Dataset records Block Start

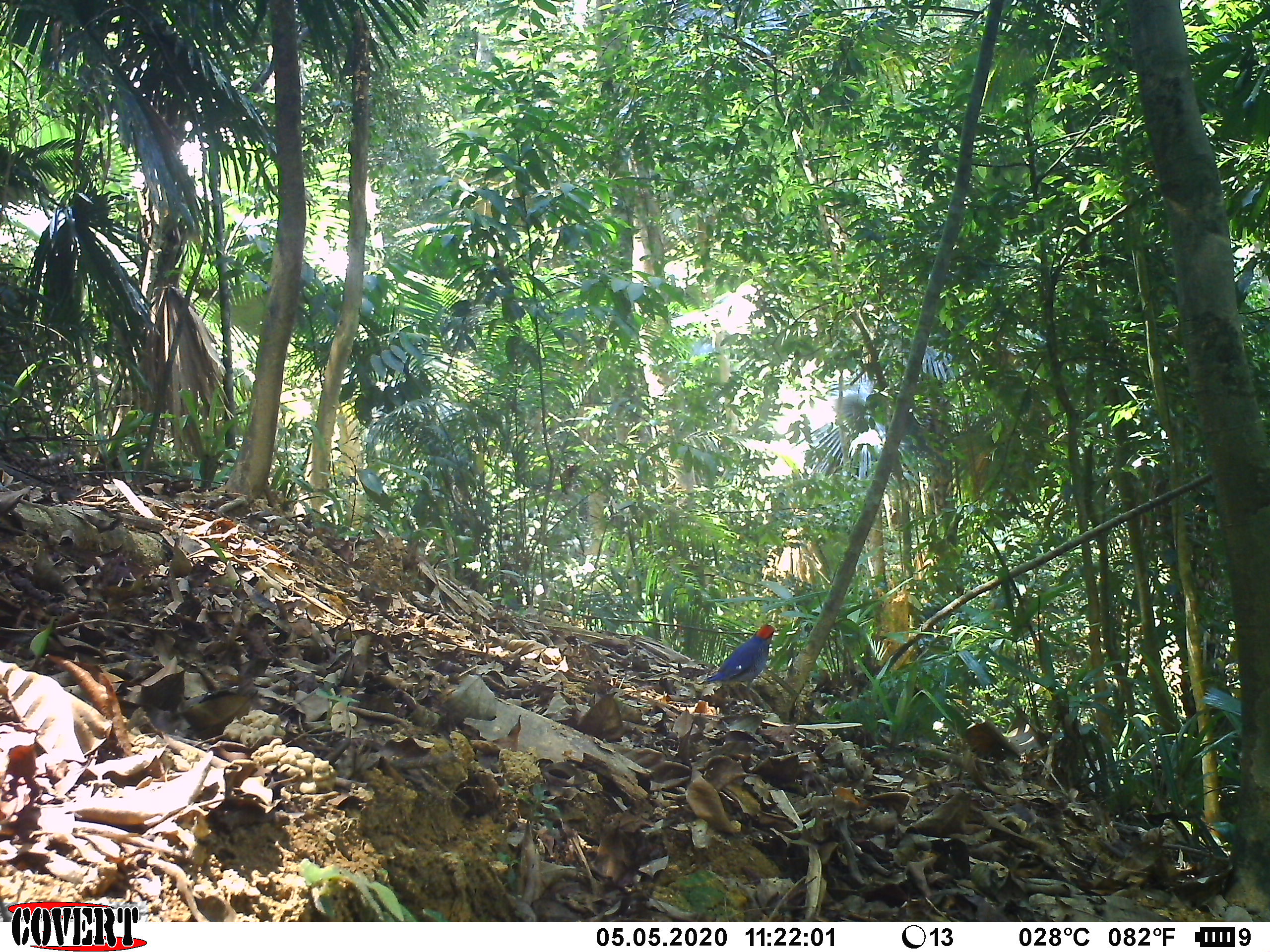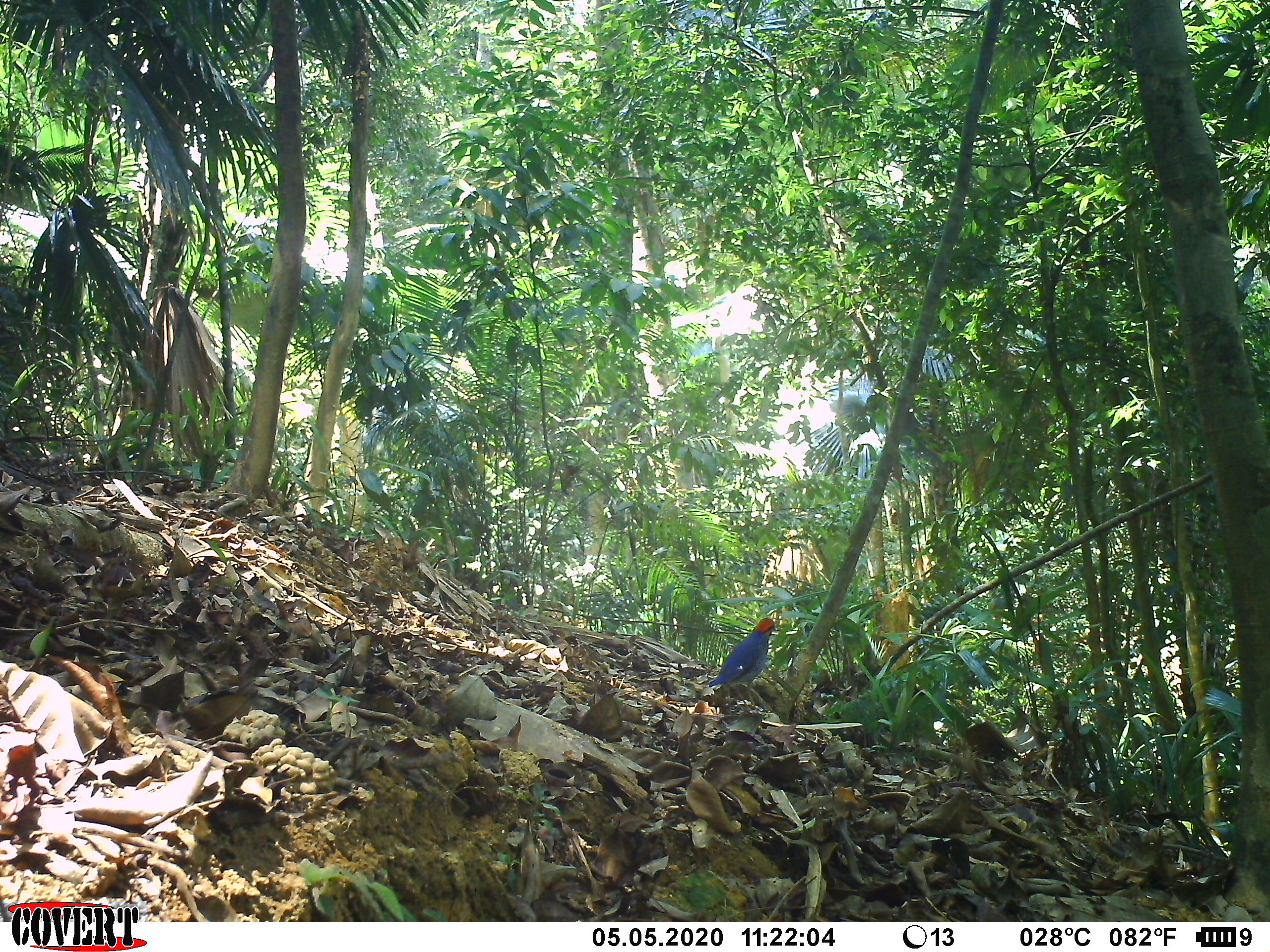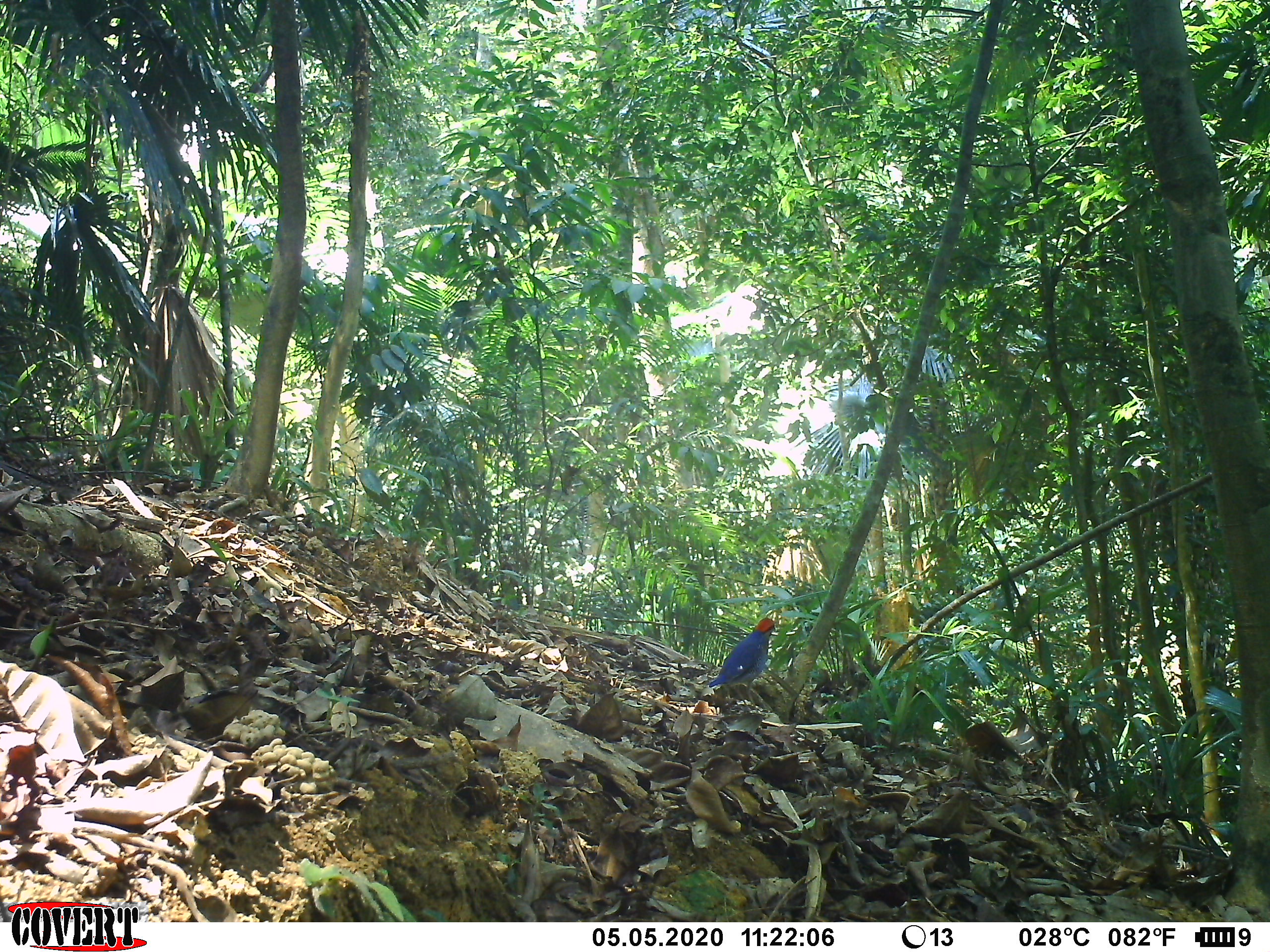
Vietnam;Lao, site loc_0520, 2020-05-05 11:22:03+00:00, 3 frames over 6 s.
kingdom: Animalia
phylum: Chordata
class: Aves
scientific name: Aves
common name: bird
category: unidentified bird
Unidentified bird (bird) (Aves). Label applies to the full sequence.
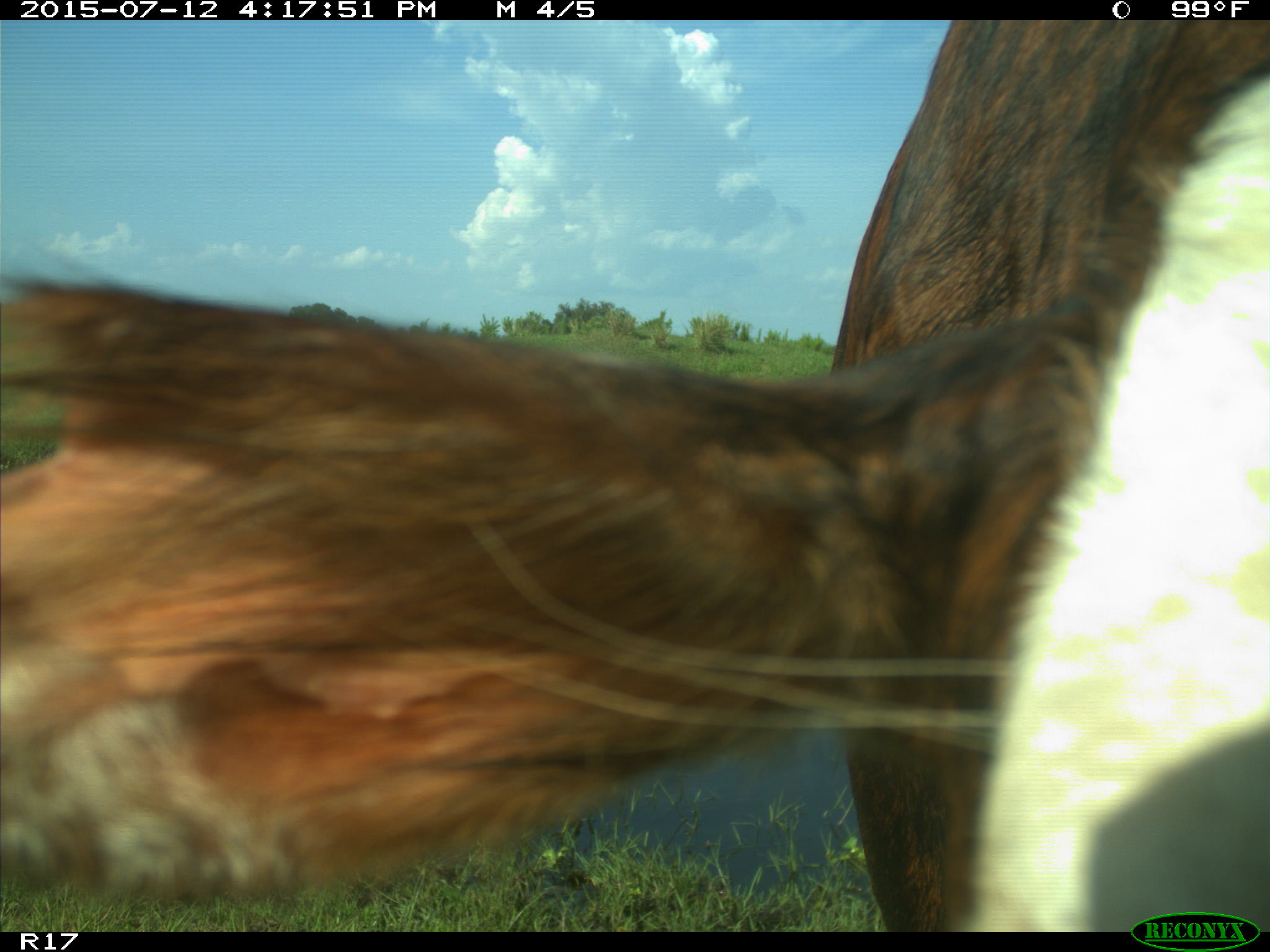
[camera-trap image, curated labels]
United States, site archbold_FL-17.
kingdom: Animalia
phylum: Chordata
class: Mammalia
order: Artiodactyla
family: Bovidae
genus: Bos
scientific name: Bos taurus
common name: domestic cow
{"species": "Bos taurus (domestic cow)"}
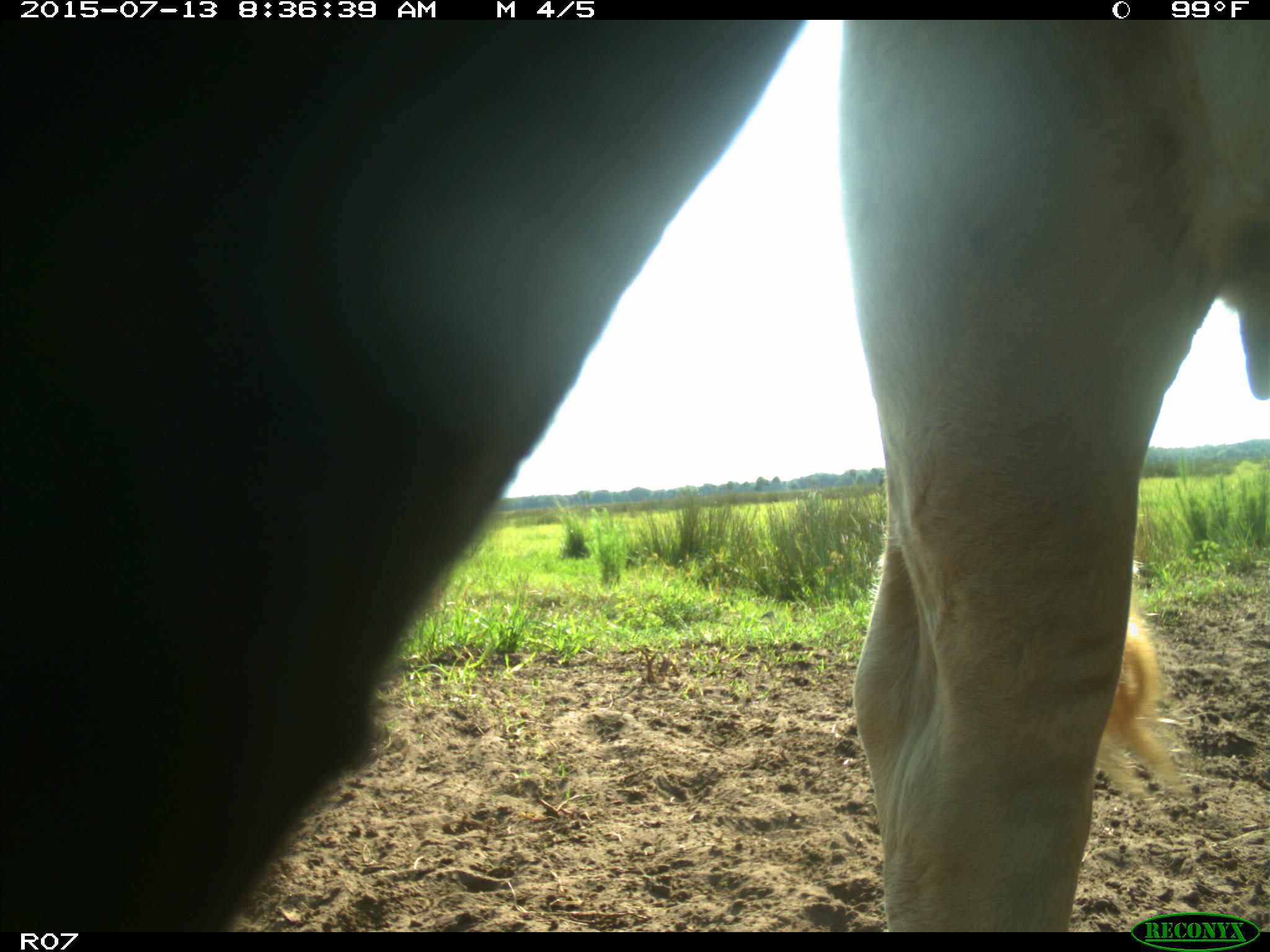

Dataset records Block End

*Brief*
None of the pictures belong in the result. Print exactly the lines from the one containing "order: Artiodactyla" through the final line of the entries.

*Problem solution*
order: Artiodactyla
family: Bovidae
genus: Bos
scientific name: Bos taurus
common name: domestic cow
{"species": "Bos taurus (domestic cow)"}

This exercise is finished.